**Extrait fourni:**

»»

On fait un très-grand uſage de l’alumine dans les arts ; mais elle n y eſt ordinairement employée qu’à l’état d’argile, c’eſt-à-dire, lorſqu’elle eſt combinée ou mélangée avec la ſilice & avec pluſieurs autres ſubſtances ; alors elle fait la principale partie des poteries : elle ſert auſſi pour les teintures, les fouleries, les imprimeries d’étoffes, &c.

Pendant long-temps on a regardé l’alumine comme une ſubſtance ſimple ; mais depuis que l’on a décompoſé la potaſſe, la ſoude, la chaux, la baryte, la ſtrontiane, & que l’on s’eſt aſſuré que ces ſubſtances étoient compoſées d’une baſe métallique combinée avec l’oxigène, on s’eſt empreſſé de regarder l’alumine comme un oxide d’aluminium. Cependant, l’alumine n’a pas encore été décompoſée, & cette compoſition ne lui a été ſuppoſée que comme une ſuite de ſon analogie avec les autres terres. On croit que la difficulté de décompoſition que cette terre préſente, vient de ſa grande affinité pour l’eau, & de la grande facilité avec laquelle ſa base métallique décompoſe ce liquide.

ALUN ; alumen ; alaun ; ſubſt. maſc. Sel neutre formé de la combinaiſon de l’acide ſulfurique, de l’alumine & d’un alcali.

Ce ſel triple eſt en maſſe ou criſtalliſé ; ſa forme criſtalline eſt le cube, l’octaèdre, ou une modification de ces deux formes. L’alun eſt tranſparent, friable, & préſente une caſſure vitreuſe ; ſa ſaveur eſt douceâtre & aſtringente ; il rougit les couleurs bleues végétales : fa peſanteur ſpécifique eſt, d’après Haſſenfratz, de 1,7109.

««

**Données:**
»»

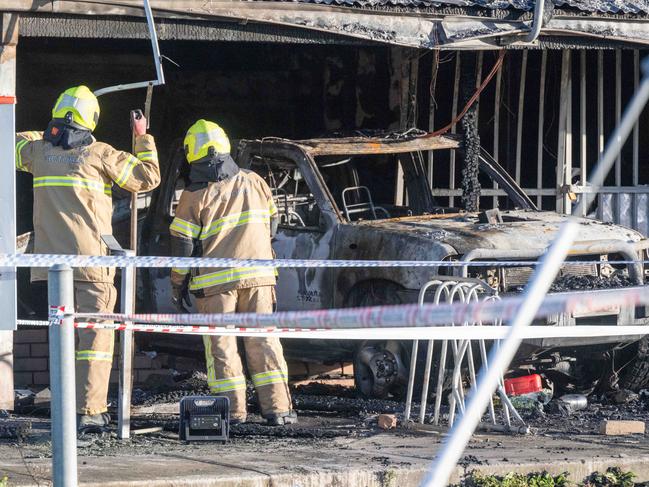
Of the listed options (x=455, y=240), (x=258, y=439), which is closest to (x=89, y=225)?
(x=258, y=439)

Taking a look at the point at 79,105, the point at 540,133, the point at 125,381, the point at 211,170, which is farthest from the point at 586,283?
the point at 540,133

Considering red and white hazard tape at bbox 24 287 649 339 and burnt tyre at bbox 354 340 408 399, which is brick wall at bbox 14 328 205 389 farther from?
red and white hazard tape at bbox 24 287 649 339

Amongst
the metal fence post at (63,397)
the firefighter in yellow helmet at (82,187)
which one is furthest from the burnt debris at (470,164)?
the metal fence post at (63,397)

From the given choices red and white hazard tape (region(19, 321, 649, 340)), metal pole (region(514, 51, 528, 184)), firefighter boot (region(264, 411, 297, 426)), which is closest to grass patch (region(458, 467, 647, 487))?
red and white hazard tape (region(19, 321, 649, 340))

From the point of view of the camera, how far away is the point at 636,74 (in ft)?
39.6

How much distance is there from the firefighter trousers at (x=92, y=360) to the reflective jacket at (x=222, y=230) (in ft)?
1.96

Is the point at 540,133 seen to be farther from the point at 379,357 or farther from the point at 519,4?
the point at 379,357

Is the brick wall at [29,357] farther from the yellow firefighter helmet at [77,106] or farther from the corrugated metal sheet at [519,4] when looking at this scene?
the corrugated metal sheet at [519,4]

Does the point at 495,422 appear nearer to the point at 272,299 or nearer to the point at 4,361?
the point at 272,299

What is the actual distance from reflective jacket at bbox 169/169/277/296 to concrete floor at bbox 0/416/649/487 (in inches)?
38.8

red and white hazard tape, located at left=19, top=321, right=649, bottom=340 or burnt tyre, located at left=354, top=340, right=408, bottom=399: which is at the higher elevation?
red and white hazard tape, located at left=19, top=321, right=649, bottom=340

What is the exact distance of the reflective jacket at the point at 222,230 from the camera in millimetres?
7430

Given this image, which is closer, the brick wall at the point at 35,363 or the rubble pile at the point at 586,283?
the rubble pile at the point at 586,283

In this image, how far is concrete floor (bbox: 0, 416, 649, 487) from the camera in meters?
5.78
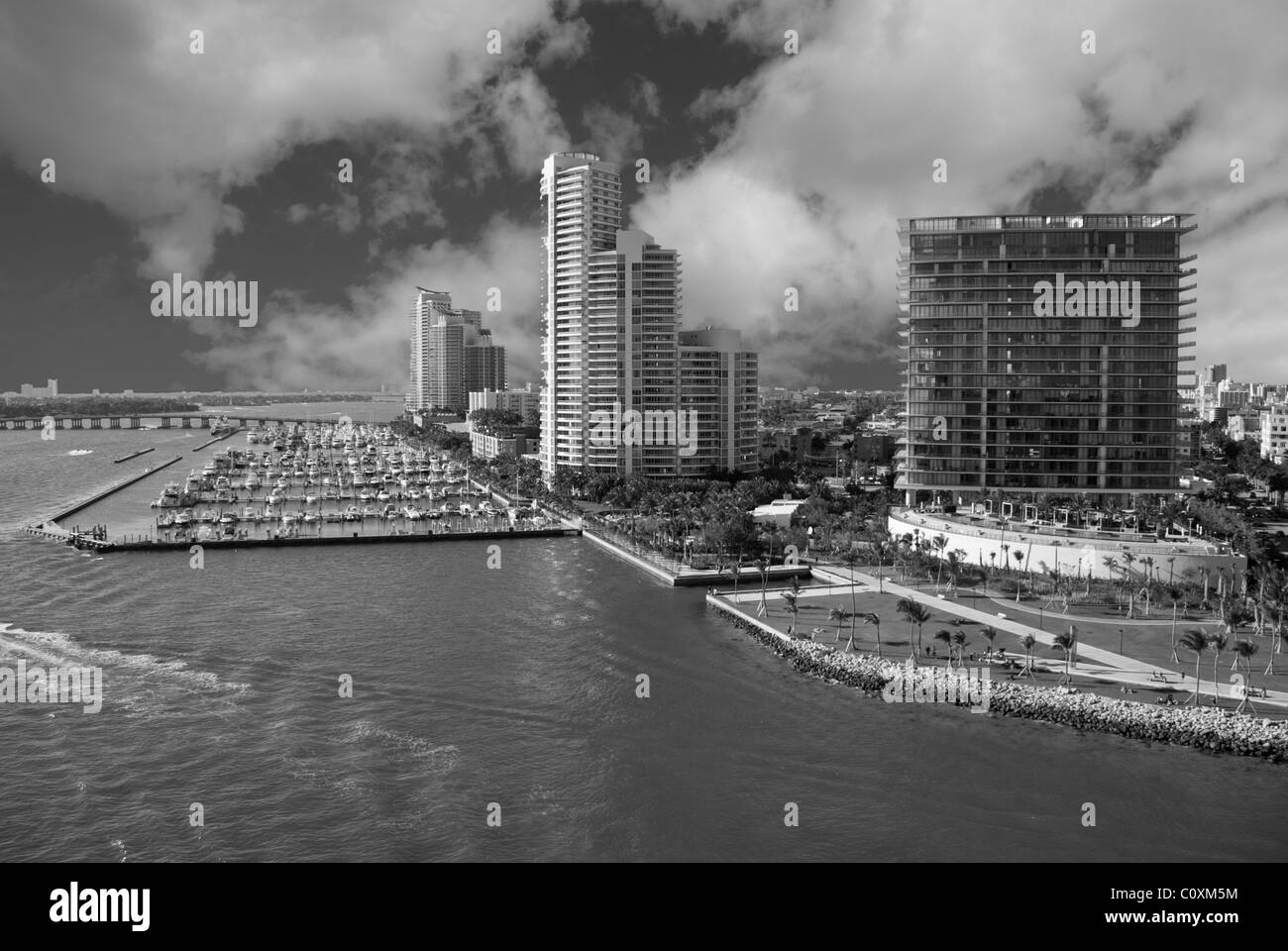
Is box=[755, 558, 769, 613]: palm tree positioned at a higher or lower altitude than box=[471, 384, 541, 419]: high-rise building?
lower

««
»»

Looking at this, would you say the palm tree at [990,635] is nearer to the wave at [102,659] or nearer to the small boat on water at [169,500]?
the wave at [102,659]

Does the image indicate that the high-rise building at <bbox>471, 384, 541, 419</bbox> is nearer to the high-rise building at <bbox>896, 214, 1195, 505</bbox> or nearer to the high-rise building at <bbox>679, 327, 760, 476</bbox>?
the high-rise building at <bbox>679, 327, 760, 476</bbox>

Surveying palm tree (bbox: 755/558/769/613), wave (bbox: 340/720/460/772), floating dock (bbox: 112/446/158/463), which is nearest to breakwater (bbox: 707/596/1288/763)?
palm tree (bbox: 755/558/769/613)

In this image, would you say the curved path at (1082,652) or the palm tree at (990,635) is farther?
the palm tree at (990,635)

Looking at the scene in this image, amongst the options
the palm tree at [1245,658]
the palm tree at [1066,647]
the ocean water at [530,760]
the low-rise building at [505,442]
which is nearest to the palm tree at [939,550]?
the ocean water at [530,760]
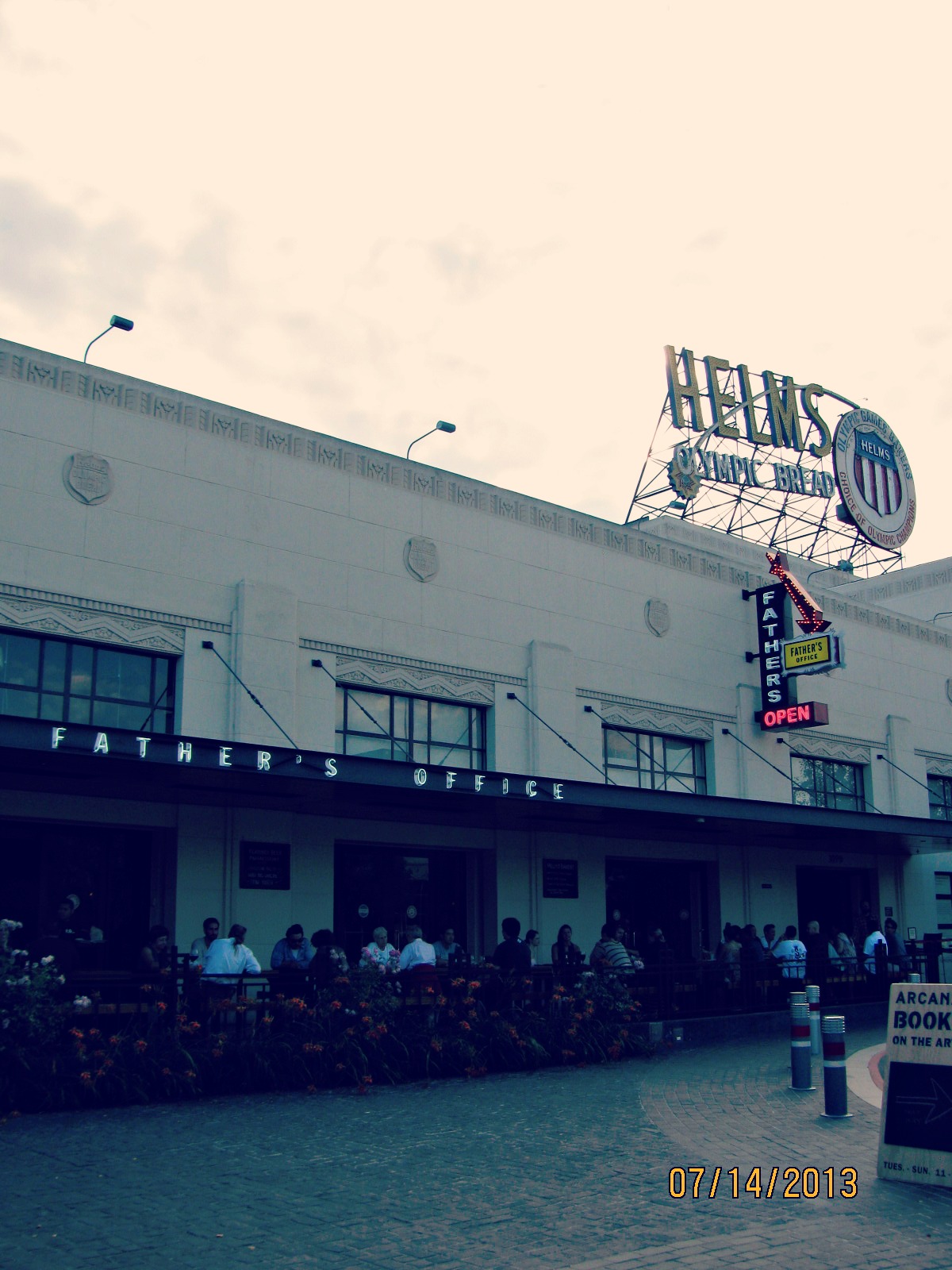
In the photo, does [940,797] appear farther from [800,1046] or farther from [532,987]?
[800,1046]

««

**Consigne:** Reproduisez intégralement, sans la moindre modification, l'extrait sur l'alumine et l'alun.

**Corrigé:**
On fait un très-grand uſage de l’alumine dans les arts ; mais elle n y eſt ordinairement employée qu’à l’état d’argile, c’eſt-à-dire, lorſqu’elle eſt combinée ou mélangée avec la ſilice & avec pluſieurs autres ſubſtances ; alors elle fait la principale partie des poteries : elle ſert auſſi pour les teintures, les fouleries, les imprimeries d’étoffes, &c.

Pendant long-temps on a regardé l’alumine comme une ſubſtance ſimple ; mais depuis que l’on a décompoſé la potaſſe, la ſoude, la chaux, la baryte, la ſtrontiane, & que l’on s’eſt aſſuré que ces ſubſtances étoient compoſées d’une baſe métallique combinée avec l’oxigène, on s’eſt empreſſé de regarder l’alumine comme un oxide d’aluminium. Cependant, l’alumine n’a pas encore été décompoſée, & cette compoſition ne lui a été ſuppoſée que comme une ſuite de ſon analogie avec les autres terres. On croit que la difficulté de décompoſition que cette terre préſente, vient de ſa grande affinité pour l’eau, & de la grande facilité avec laquelle ſa base métallique décompoſe ce liquide.

ALUN ; alumen ; alaun ; ſubſt. maſc. Sel neutre formé de la combinaiſon de l’acide ſulfurique, de l’alumine & d’un alcali.

Ce ſel triple eſt en maſſe ou criſtalliſé ; ſa forme criſtalline eſt le cube, l’octaèdre, ou une modification de ces deux formes. L’alun eſt tranſparent, friable, & préſente une caſſure vitreuſe ; ſa ſaveur eſt douceâtre & aſtringente ; il rougit les couleurs bleues végétales : fa peſanteur ſpécifique eſt, d’après Haſſenfratz, de 1,7109.